TO DO ▸ Reproduce every one of the records below word for word, keeping each line as it is.
>>>>>
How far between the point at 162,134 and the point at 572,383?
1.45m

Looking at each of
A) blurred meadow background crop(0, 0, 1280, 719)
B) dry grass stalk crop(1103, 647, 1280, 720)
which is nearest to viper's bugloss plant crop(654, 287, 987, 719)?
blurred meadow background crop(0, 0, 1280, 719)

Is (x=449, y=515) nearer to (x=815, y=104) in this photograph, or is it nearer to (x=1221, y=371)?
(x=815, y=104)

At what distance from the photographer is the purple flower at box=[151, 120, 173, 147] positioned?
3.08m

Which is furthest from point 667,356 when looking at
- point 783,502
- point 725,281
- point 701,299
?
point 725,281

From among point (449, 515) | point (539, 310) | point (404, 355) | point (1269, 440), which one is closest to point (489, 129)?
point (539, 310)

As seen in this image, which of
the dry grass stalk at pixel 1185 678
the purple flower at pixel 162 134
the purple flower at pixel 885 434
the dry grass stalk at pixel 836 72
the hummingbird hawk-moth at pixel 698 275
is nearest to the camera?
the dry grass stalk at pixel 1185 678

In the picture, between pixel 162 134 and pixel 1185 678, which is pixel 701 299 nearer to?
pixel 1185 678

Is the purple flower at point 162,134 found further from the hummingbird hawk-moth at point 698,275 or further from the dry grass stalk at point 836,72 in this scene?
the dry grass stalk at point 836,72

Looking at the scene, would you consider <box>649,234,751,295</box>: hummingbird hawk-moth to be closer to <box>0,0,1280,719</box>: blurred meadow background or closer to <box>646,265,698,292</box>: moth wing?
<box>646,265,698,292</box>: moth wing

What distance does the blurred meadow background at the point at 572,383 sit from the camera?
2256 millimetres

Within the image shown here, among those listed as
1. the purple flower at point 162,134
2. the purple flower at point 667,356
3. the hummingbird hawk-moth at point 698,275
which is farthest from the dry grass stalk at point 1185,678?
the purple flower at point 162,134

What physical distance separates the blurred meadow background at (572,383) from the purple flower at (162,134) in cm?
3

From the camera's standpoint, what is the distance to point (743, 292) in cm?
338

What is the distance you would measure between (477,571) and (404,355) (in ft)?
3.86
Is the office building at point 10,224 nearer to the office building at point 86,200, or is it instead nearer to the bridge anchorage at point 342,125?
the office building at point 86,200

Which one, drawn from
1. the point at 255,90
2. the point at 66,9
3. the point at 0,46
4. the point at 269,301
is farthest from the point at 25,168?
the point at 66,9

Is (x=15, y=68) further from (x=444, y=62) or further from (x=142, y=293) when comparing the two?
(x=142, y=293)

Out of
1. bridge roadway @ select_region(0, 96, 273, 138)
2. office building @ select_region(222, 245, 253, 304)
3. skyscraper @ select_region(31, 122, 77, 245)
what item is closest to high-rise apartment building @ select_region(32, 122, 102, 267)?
<<<<<
EXERCISE OUTPUT ▸
How far between the point at 162,134 and the point at 572,383?
1.45m

Looking at each of
A) blurred meadow background crop(0, 0, 1280, 719)
B) dry grass stalk crop(1103, 647, 1280, 720)
which is nearest to viper's bugloss plant crop(654, 287, 987, 719)?
blurred meadow background crop(0, 0, 1280, 719)

Is (x=449, y=515) nearer to (x=815, y=104) in this photograph, or is it nearer to (x=1221, y=371)?
(x=815, y=104)

At what distance from the photographer is the purple flower at box=[151, 120, 173, 147] positioned?
3.08m

Which is furthest from point 667,356 when looking at
- point 783,502
- point 725,281
- point 701,299
?
point 725,281

From among point (449, 515) | point (539, 310) | point (404, 355) | point (1269, 440), which one is closest to point (489, 129)?
point (539, 310)

As seen in this image, which of
the dry grass stalk at pixel 1185 678
the purple flower at pixel 162 134
the purple flower at pixel 885 434
the dry grass stalk at pixel 836 72
the hummingbird hawk-moth at pixel 698 275
is nearest to the camera?
the dry grass stalk at pixel 1185 678

In the picture, between pixel 162 134 and pixel 1185 678, which is pixel 701 299 nearer to?
pixel 1185 678

Is the purple flower at point 162,134 found further from the hummingbird hawk-moth at point 698,275 or further from the dry grass stalk at point 836,72 in this scene?
the dry grass stalk at point 836,72

Looking at the scene, would you consider <box>649,234,751,295</box>: hummingbird hawk-moth to be closer to <box>0,0,1280,719</box>: blurred meadow background or closer to <box>646,265,698,292</box>: moth wing?
<box>646,265,698,292</box>: moth wing

What distance does the blurred meadow background at the point at 572,383 sit from the camera?
2256 millimetres

Within the image shown here, among those listed as
1. the purple flower at point 162,134
2. the purple flower at point 667,356
3. the hummingbird hawk-moth at point 698,275
which is farthest from the dry grass stalk at point 1185,678?
the purple flower at point 162,134

What physical distance separates the blurred meadow background at (572,383) from the purple flower at (162,134) in cm?
3

From the camera's standpoint, what is the distance to point (743, 292) in cm?
338

What is the distance you would measure between (477,571) and (404,355) (in ft)?
3.86
Is the office building at point 10,224 nearer to the office building at point 86,200, or is it instead nearer to the bridge anchorage at point 342,125?
the office building at point 86,200

Which one, drawn from
1. the point at 255,90
2. the point at 66,9
3. the point at 0,46
4. the point at 269,301
is farthest from the point at 25,168?
the point at 66,9

Is (x=15, y=68) further from (x=444, y=62) or further from (x=142, y=293) when comparing the two?
(x=142, y=293)

Out of
1. bridge roadway @ select_region(0, 96, 273, 138)
2. office building @ select_region(222, 245, 253, 304)
3. skyscraper @ select_region(31, 122, 77, 245)
what item is closest to high-rise apartment building @ select_region(32, 122, 102, 267)?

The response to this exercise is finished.